El 2025 fue un año complicado para los recursos hídricos globales, marcado por extensas sequías, olas de calor extremas y muchos otros fenómenos que cambiaron de manera profunda el ciclo del agua. De acuerdo con un informe de la Organización Meteorológica Mundial (OMM), si la crisis climática mantiene en declive los sistemas de agua dulce, habrá graves consecuencias en el futuro, tanto para el medio ambiente como para los seres humanos.
Los sistemas de agua dulce en peligro
La crisis hídrica se convirtió en una de las problemáticas más preocupantes para las autoridades internacionales. Es que el retroceso en las acciones climáticas por parte de los países transformó algo que parecía ser propio de un destino distópico en una realidad alarmante. En este marco, el Instituto de Recursos Mundiales (WRI, por sus siglas en inglés) pone el foco en los sistemas de agua dulce, que sufren una presión sin precedentes.
Durante los últimos años, los lagos, ríos, humedales, turbinas y manglares sufrieron una notable degradación a raíz del avance del calentamiento global y del descuido humano. Esto puso en jaque a una pieza clave de la cadena biológica universal, la cual alberga prácticamente el 10 % del total de las especies conocidas y brinda agua y abastece de agua potable a millones de personas.
Las autoridades internacionales consideran que la amenaza contra los sistemas de agua dulce también pone presión sobre miles de comunidades que dependen de estos ecosistemas para su subsistencia, por lo que instan a los países a tomar acción urgente. Sin embargo, destacaron que solo podrá haber un cambio con una agenda que ponga como prioridad a la crisis hídrica y deje de considerarla como un problema secundario.
Datos alarmantes sobre los recursos hídricos globales
Un reciente informe publicado por la Organización Meteorológica Mundial (OMM) brinda datos alarmantes sobre el estado de los recursos hídricos globales, poniendo el foco en los fenómenos extremos ocurridos durante los últimos 5 años. Según destacan los analistas, el 2025 fue el año más complicado para los ecosistemas fluviales, con cambios drásticos en su actividad e infraestructura a raíz de la crisis climática.

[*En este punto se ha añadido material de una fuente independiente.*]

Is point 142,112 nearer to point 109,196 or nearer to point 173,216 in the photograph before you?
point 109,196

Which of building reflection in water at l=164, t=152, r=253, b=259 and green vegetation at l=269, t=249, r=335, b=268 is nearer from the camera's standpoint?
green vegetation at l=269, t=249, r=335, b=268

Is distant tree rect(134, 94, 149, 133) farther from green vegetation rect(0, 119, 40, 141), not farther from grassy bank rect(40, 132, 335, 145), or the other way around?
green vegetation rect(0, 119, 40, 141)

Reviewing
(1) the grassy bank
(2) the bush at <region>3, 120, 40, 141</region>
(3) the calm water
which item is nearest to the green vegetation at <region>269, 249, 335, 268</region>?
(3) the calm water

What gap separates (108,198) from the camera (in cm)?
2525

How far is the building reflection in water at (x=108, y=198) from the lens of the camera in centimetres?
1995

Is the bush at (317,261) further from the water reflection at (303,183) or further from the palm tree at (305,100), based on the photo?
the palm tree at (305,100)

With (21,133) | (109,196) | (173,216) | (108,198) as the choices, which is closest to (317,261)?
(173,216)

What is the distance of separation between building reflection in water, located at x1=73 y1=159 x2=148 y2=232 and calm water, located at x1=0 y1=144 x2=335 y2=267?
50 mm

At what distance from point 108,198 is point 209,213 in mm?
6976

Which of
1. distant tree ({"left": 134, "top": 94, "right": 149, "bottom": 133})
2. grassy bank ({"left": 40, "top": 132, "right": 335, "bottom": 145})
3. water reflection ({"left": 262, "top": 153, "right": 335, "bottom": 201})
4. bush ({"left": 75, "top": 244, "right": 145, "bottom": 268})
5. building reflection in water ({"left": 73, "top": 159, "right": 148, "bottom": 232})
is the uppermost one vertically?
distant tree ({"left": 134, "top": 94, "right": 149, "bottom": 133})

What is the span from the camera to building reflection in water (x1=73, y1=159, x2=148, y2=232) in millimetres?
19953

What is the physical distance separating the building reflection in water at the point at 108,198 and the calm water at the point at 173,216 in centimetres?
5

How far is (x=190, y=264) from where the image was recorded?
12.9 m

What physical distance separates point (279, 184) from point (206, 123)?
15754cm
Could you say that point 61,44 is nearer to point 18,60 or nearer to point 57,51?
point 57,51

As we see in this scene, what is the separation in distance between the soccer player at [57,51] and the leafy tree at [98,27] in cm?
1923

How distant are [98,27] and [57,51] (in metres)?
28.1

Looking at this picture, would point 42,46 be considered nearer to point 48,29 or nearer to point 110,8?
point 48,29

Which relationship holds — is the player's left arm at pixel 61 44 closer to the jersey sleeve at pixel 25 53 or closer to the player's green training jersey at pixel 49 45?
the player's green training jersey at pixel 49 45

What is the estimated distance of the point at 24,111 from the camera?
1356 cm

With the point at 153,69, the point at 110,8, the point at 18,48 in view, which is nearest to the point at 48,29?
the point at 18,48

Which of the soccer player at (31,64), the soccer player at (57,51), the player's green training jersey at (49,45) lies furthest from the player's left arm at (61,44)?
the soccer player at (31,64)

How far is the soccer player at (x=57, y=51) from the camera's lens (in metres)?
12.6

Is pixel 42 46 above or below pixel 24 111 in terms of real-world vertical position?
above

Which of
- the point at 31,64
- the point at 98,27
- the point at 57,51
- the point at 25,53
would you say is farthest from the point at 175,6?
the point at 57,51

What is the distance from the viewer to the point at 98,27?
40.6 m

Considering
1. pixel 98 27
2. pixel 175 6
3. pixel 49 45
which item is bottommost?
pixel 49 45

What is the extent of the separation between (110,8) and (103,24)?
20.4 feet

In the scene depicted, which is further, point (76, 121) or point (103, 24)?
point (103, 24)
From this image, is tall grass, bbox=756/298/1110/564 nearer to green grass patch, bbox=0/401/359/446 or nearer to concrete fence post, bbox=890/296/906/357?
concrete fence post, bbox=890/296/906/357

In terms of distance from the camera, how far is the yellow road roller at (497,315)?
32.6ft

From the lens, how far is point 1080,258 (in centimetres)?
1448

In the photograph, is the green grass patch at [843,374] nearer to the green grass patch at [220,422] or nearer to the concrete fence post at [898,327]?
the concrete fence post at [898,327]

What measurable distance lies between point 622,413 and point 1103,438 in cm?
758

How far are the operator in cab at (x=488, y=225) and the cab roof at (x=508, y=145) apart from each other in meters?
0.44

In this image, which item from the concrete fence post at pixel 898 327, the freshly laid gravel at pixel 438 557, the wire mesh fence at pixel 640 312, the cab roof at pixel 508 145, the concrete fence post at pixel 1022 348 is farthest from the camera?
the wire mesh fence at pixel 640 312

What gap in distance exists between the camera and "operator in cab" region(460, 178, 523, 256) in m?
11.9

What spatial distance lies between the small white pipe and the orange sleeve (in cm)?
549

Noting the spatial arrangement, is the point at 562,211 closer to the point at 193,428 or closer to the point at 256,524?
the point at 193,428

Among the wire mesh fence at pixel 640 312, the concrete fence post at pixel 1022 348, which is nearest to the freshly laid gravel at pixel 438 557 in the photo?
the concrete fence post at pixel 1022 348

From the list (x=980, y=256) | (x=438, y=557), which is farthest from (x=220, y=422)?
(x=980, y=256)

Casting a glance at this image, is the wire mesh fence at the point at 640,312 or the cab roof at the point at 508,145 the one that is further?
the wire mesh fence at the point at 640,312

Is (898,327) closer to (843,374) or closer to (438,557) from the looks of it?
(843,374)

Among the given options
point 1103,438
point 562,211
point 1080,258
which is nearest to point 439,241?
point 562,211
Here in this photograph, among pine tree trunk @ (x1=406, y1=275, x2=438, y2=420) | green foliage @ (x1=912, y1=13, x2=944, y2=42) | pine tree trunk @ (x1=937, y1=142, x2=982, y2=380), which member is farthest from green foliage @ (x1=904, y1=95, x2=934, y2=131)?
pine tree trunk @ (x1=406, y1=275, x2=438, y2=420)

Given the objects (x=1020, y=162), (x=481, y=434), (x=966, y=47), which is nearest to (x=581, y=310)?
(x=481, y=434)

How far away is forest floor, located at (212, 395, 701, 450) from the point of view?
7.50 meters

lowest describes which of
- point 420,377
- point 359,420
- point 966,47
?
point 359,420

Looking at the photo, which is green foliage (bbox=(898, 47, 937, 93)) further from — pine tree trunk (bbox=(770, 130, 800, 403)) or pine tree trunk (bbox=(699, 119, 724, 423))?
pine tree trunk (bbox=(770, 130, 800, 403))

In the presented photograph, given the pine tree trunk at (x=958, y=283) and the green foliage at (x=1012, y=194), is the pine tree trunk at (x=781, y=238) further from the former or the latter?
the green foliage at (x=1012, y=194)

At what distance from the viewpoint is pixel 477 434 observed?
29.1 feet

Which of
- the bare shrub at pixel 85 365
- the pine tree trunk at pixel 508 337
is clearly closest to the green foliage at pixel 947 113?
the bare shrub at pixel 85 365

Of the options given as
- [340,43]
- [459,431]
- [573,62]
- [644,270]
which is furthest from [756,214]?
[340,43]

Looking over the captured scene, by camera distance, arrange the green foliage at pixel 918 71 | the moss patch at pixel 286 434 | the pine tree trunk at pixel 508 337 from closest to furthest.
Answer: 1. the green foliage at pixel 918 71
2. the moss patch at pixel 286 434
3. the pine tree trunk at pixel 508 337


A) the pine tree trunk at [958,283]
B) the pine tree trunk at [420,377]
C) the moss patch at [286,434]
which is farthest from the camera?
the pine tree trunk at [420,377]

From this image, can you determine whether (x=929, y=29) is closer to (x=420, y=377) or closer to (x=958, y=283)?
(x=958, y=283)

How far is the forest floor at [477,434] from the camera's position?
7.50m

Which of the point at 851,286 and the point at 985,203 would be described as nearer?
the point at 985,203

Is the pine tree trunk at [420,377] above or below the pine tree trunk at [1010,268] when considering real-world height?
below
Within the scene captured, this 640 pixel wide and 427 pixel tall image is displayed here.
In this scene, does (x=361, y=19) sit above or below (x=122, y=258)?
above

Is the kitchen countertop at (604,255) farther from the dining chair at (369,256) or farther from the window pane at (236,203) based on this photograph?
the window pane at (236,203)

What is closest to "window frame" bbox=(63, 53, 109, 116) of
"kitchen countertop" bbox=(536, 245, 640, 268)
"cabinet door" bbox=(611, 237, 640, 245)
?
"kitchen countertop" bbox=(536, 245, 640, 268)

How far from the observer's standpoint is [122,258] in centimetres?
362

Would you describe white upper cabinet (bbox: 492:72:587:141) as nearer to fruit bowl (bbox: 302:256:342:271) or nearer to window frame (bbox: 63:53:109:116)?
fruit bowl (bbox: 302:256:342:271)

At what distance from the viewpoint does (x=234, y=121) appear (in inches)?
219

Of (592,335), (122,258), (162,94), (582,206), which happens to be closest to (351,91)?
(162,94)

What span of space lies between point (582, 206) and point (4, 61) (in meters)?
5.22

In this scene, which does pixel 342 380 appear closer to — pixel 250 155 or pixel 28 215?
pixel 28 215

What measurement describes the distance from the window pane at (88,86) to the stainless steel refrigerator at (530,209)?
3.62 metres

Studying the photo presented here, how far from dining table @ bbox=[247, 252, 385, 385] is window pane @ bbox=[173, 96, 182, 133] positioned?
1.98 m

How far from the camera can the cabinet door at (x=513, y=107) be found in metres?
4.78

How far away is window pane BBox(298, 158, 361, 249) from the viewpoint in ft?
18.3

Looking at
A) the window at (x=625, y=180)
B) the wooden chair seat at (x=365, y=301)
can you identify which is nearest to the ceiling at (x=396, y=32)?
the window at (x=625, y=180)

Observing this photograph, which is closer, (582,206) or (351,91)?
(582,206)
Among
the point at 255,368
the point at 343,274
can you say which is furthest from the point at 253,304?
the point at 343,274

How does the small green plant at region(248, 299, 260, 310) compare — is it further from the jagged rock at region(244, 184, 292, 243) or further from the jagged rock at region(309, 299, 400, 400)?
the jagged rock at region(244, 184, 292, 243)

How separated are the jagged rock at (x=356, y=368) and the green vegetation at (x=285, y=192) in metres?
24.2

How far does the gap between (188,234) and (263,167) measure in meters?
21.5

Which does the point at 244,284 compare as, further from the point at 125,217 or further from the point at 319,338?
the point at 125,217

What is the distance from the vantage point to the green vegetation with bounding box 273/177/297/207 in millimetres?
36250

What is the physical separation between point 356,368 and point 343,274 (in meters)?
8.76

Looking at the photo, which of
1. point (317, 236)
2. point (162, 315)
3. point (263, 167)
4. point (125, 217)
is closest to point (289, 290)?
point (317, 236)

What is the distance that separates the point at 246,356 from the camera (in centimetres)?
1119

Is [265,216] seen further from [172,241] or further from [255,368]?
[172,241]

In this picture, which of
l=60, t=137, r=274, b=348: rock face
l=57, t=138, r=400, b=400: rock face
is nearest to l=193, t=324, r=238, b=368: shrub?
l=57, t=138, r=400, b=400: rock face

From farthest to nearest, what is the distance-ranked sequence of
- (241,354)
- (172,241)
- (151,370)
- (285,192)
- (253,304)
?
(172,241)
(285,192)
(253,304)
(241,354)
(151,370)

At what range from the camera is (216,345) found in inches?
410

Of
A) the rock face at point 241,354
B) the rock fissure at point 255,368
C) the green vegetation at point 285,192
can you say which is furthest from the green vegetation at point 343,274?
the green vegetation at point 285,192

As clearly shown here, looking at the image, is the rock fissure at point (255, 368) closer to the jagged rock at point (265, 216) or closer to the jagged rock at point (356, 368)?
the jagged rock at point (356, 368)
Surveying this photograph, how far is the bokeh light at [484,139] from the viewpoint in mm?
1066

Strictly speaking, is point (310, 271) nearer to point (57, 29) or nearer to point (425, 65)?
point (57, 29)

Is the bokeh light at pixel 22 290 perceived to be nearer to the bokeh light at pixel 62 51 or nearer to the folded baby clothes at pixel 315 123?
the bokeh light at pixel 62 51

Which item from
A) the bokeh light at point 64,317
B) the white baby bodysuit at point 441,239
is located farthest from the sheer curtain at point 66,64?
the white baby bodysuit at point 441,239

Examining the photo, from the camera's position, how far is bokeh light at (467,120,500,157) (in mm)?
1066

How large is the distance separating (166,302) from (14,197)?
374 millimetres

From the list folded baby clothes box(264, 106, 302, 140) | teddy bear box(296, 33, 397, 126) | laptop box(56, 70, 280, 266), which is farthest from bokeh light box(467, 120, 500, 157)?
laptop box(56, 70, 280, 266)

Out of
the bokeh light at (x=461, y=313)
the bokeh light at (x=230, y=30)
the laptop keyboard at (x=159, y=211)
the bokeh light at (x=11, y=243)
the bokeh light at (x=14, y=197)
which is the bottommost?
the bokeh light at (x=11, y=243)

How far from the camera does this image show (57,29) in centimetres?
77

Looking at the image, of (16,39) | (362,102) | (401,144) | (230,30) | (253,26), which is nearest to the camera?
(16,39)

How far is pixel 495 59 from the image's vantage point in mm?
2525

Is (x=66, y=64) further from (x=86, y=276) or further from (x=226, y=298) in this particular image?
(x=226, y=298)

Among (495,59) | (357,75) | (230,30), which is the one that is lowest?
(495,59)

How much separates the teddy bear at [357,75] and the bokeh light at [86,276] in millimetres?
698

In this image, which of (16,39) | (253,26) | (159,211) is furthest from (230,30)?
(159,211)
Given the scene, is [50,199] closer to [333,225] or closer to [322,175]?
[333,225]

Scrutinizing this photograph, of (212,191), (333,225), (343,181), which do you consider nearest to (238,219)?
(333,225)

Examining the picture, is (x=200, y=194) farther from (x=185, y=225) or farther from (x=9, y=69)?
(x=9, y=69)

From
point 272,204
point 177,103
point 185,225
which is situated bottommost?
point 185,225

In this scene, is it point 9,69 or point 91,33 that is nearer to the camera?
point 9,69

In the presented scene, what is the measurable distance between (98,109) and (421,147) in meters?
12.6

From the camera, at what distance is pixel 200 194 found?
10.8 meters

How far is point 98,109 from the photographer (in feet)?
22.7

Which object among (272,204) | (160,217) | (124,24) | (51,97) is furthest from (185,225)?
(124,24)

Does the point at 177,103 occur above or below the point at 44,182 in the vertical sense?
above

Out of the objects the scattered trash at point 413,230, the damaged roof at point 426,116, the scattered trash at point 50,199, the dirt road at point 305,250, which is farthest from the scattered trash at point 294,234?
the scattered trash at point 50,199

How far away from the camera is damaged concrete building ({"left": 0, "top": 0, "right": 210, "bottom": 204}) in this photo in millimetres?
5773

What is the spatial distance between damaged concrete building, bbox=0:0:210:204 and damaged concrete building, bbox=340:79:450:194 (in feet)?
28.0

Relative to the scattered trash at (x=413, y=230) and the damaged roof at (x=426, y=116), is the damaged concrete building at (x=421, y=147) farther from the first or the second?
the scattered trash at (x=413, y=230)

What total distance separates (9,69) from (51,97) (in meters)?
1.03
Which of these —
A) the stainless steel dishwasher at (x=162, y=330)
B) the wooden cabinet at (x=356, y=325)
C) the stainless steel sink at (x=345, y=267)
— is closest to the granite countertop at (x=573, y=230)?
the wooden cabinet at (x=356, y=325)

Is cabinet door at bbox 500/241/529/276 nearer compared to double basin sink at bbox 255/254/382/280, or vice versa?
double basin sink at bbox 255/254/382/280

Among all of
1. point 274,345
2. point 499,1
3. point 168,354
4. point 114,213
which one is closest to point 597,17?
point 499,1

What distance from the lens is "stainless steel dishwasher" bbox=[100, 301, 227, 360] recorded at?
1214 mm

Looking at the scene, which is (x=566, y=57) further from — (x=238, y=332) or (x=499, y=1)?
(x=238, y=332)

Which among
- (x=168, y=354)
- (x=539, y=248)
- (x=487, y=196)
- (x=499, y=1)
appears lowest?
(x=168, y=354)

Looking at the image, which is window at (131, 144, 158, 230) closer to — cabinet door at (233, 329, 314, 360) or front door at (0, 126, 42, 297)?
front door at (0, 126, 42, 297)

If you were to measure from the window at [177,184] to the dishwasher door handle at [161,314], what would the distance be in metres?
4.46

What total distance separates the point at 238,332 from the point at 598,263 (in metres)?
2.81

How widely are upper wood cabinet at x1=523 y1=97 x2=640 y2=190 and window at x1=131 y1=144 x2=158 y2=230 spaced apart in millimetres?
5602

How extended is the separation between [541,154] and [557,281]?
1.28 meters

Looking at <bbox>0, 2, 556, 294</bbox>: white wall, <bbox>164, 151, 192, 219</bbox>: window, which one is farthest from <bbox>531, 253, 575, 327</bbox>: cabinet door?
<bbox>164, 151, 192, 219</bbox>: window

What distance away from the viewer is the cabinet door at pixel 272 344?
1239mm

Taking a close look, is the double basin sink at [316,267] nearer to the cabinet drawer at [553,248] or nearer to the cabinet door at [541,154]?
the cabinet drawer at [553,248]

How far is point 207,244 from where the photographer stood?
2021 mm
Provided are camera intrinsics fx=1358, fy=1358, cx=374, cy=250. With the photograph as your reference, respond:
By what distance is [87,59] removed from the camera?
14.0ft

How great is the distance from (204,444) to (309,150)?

Las sequías, las olas de calor extremas y las inundaciones modificaron de manera profunda el ciclo del agua, volviéndolo más errático e impredecible, con fluctuaciones que van entre niveles de agua demasiado bajos y demasiado altos. En este marco, los ríos fueron los más afectados, ya que sufrieron en 2025 el año más seco en cuanto a caudal de los últimos 35 años.
También se registró la continuación del declive a largo plazo de las reservas de agua dulce de la Tierra y del retroceso de glaciares, lo que representa un riesgo para el futuro del planeta, la seguridad alimentaria de las personas y su desarrollo económico. Teniendo en cuenta estos datos, la preocupación principal está puesta en las reservas de agua terrestre, que han mostrado una tendencia a la baja desde 2014 y nunca más volvieron a la normalidad.
La OMM en su informe destaca que estas reservas siempre han funcionado como un banco de ahorros del planeta, un respaldo que permitía amortiguar los años de escasez hídrica. Gracias a ello, una sequía o dos durante una temporada seca no representaba un verdadero peligro para el mundo, pero este nuevo escenario crea un panorama más preocupante.
Alerta por la llegada de El Niño
La llegada de El Niño representa para los recursos hídricos globales otra grave amenaza, según los expertos. Es que este fenómeno trae aparejados notables cambios en los patrones climáticos de todo el planeta, con sequías mucho más extensas, olas de calor extremas e inundaciones más grandes. Frente a ello, el PMA recomienda inversiones preventivas y estrategias conjuntas para mitigar las consecuencias de este evento, que promete ser el más fuerte en años.